Spy Agency Seeks Data Miners

Director of National Intelligence James Clapper's office is launching a new research program to root out trends in public data on news websites, blogs and social media to predict events like revolutions, humanitarian crises, economic collapses and disease outbreaks.

The DNI's Intelligence Advanced Research Projects Activity office is soliciting research proposals for sophisticated software and other tools that can sort through "noisy data" to pull out meaningful patterns, according to an

>agency solicitation posted Wednesday.

The agency is interested in developing "methods that leverage population behavior change in anticipation of, and in response to, events of interest [and] processing of publicly available data that reflect those population behavior changes," the solicitation said.

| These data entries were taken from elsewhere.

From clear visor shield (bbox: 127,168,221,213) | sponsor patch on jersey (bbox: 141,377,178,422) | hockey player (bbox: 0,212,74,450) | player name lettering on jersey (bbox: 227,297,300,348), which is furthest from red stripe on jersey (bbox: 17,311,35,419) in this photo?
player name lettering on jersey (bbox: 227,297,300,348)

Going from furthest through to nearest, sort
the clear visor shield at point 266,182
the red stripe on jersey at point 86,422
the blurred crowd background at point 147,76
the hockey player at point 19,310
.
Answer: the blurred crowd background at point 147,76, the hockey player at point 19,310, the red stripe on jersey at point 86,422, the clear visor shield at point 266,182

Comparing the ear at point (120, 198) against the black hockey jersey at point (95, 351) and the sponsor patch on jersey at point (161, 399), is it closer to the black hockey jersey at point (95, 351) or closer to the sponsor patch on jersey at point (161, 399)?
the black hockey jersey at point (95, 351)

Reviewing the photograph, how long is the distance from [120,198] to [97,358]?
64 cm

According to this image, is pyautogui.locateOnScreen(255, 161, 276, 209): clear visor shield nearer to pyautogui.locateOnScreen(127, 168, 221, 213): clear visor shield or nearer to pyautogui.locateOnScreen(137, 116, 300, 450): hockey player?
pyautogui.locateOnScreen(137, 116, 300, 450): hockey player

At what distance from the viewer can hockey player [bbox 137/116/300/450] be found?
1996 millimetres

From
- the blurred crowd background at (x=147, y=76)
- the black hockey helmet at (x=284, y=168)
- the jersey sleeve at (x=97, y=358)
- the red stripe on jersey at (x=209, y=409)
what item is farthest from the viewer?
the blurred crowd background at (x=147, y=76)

The U.S. intelligence community has used publicly available or "open source" data since its inception as a supplement to satellite and signals intelligence and on-the-ground spying. It's less common, though, for the intelligence community to look at spikes and valleys in data rather than the data itself, essentially focusing on "volume rather than depth" as Wednesday's solicitation says.

Similar open source pattern assessments have been used in industry and in the NGO world. The Fund for Peace, for example, uses a similar process to develop its annual Failed States Index, which gauges how likely national governments and civil societies are to collapse from domestic turmoil and international pressure.